(Beginning of Data listing)

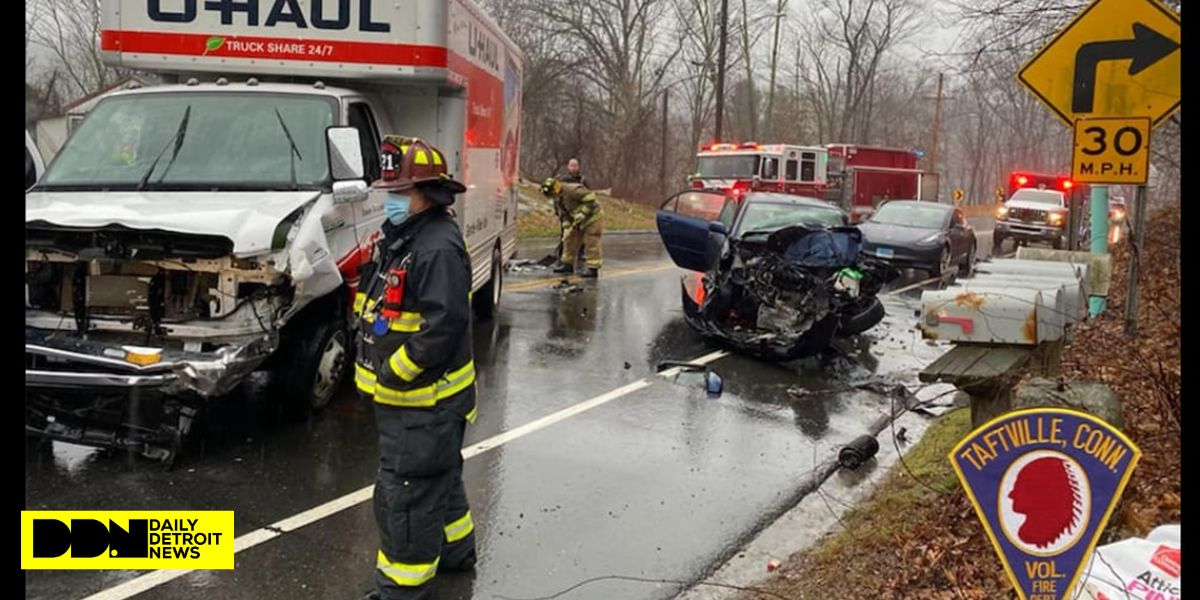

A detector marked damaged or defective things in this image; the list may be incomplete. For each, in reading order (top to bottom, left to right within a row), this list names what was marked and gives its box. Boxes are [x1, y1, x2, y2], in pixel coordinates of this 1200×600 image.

crumpled hood [27, 190, 324, 255]
severely damaged car [25, 90, 380, 460]
severely damaged car [656, 192, 900, 360]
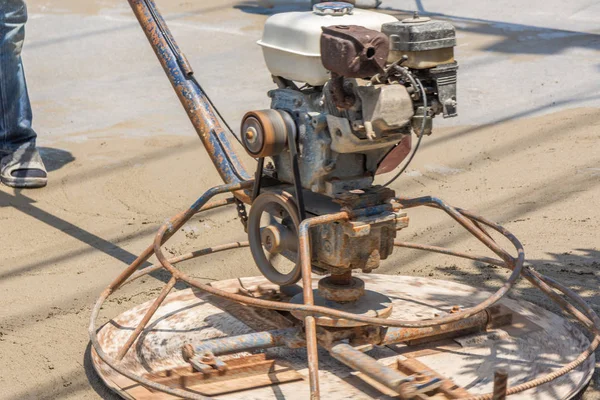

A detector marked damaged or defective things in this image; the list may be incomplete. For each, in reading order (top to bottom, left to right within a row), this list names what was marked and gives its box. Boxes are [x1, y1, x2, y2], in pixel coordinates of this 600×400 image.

rusty metal frame [89, 182, 600, 400]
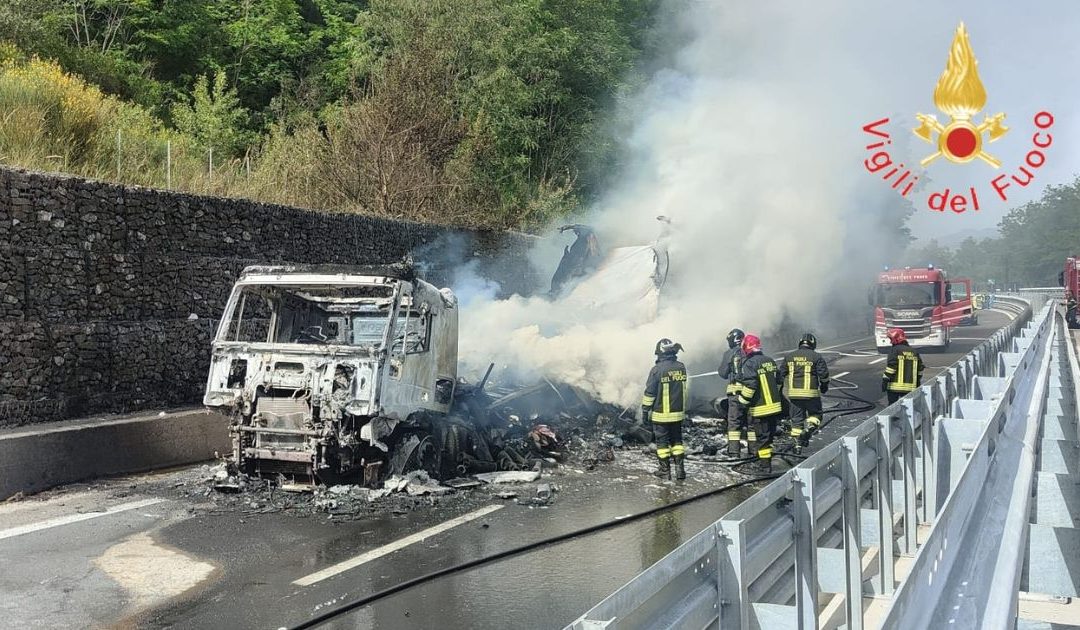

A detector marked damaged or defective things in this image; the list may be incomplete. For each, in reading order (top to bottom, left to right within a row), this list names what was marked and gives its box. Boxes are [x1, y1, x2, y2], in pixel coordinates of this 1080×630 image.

burned truck cab [205, 264, 458, 486]
charred wreckage [202, 225, 672, 492]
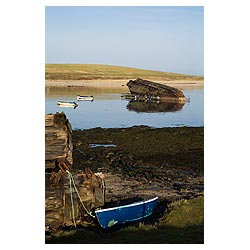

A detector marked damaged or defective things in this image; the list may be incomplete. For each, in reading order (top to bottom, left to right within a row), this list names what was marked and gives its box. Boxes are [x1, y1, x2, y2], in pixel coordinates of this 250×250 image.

wrecked ship hull [127, 78, 186, 101]
rusted metal wreck [127, 78, 186, 101]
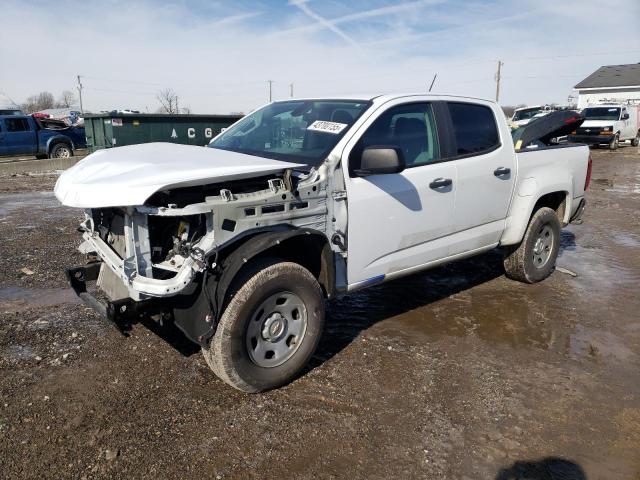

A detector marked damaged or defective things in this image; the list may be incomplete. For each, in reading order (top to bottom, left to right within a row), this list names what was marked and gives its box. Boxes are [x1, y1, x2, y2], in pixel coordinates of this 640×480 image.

crumpled hood [55, 144, 304, 208]
damaged front end [67, 169, 330, 344]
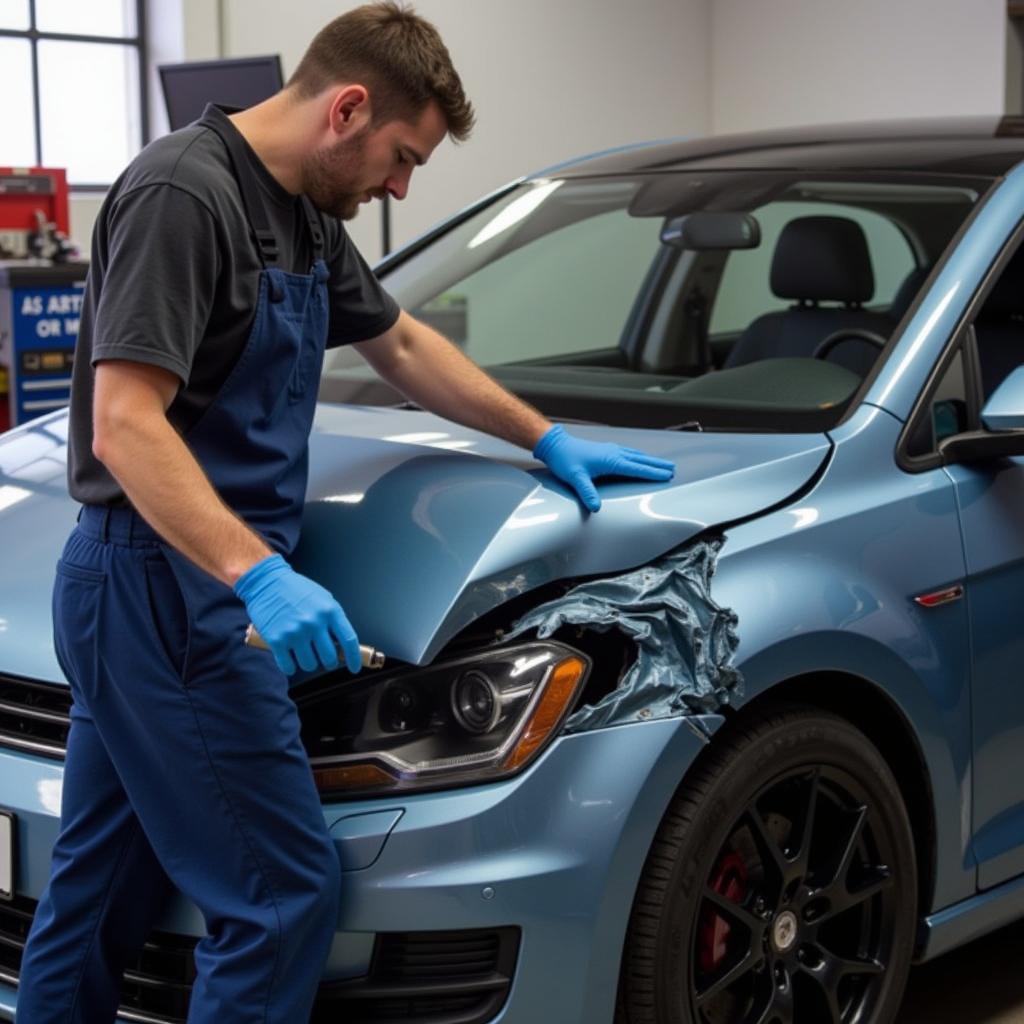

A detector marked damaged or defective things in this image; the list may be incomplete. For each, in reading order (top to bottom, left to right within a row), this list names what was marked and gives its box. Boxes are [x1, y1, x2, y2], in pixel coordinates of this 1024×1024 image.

crumpled metal panel [507, 536, 741, 737]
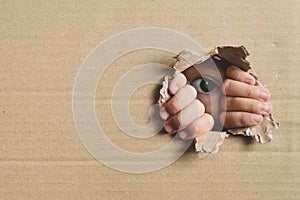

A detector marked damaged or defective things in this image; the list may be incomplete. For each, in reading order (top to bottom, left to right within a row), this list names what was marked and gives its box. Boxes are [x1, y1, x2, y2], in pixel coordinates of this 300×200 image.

ripped cardboard edge [158, 45, 280, 158]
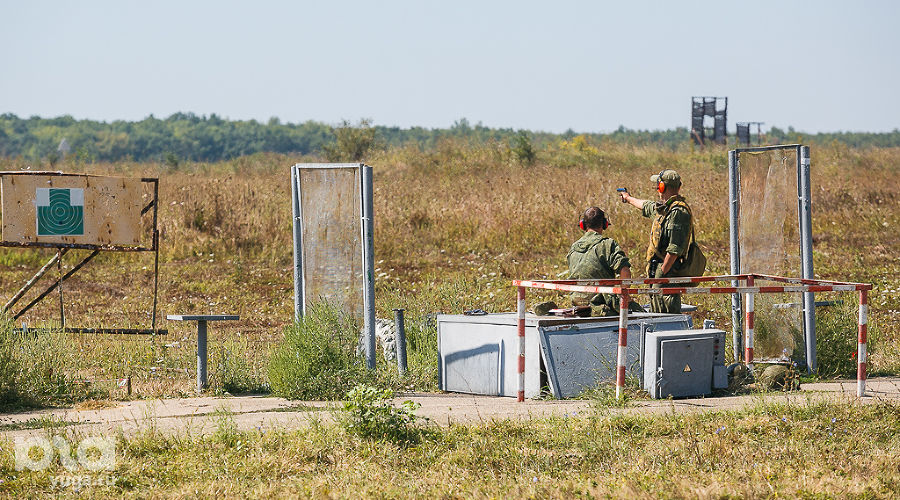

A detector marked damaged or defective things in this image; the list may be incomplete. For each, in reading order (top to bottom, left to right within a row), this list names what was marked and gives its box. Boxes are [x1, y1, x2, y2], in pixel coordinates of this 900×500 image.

rusty metal support leg [2, 249, 67, 314]
rusty metal support leg [13, 250, 99, 320]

(End of Data listing)

→ Work order: Please repeat all of the entries above word for word, but drop any pictures.

→ Answer to the problem:
A detector marked damaged or defective things in this image; the list may be incomplete. For each, in reading order (top to bottom, left to right within a row), this list names what was marked and gives its box. Boxes are [x1, y1, x2, y2], in pixel coordinates of this 1200×600 image.

crumpled hood [27, 190, 324, 255]
severely damaged car [25, 90, 380, 460]
severely damaged car [656, 192, 900, 360]

A detector marked damaged or defective things in this image; the list may be incomplete. For each, in reading order (top to bottom, left to right within a row), this list names what was marked and gives its box. Boxes are [x1, y1, x2, y2], in pixel coordinates of this 600×400 image.

rusty metal frame [89, 182, 600, 400]

A detector marked damaged or defective things in this image; the list may be incomplete. For each, in reading order (top to bottom, left to right within a row), this list names what was marked and gives its box. Boxes are [x1, y1, x2, y2], in pixel coordinates of this 1080×630 image.

burned truck cab [205, 264, 458, 486]
charred wreckage [202, 225, 672, 492]

A detector marked damaged or defective things in this image; the list may be incomplete. For each, in reading order (top to bottom, left to right within a row), this list names what was marked and gives its box. Boxes are [x1, y1, x2, y2], in pixel coordinates of this 250×250 image.

wrecked ship hull [127, 78, 186, 101]
rusted metal wreck [127, 78, 186, 101]

A detector marked damaged or defective things in this image; the list may be incomplete. For each, in reading order (top to bottom, left to right within a row), this list names what was marked and gives its box. Boxes are [x1, y1, x2, y2], in pixel coordinates of this 640×480 image.

crumpled hood [55, 144, 304, 208]
damaged front end [67, 169, 330, 344]

A detector marked damaged or defective things in this image; the list may be incomplete. For each, in reading order (top to bottom, left to right within a row), this list names what was marked and gives its box. Boxes are [x1, y1, x2, y2], in pixel coordinates of this 1024×1024 image.

crumpled metal panel [507, 536, 741, 737]

A detector marked damaged or defective things in this image; the list may be incomplete. For each, in reading order (top to bottom, left to right within a row), this list names what was marked and gives its box. Boxes are [x1, y1, x2, y2], in pixel coordinates of this 300×200 image.

ripped cardboard edge [158, 45, 280, 158]

A detector marked damaged or defective things in this image; the list may be incomplete. For each, in reading order (top to bottom, left to right within a row), this list names what was marked and gives its box. Boxes are [x1, y1, x2, y2], in pixel coordinates of this 900×500 image.

rusty metal support leg [2, 249, 67, 314]
rusty metal support leg [13, 250, 99, 320]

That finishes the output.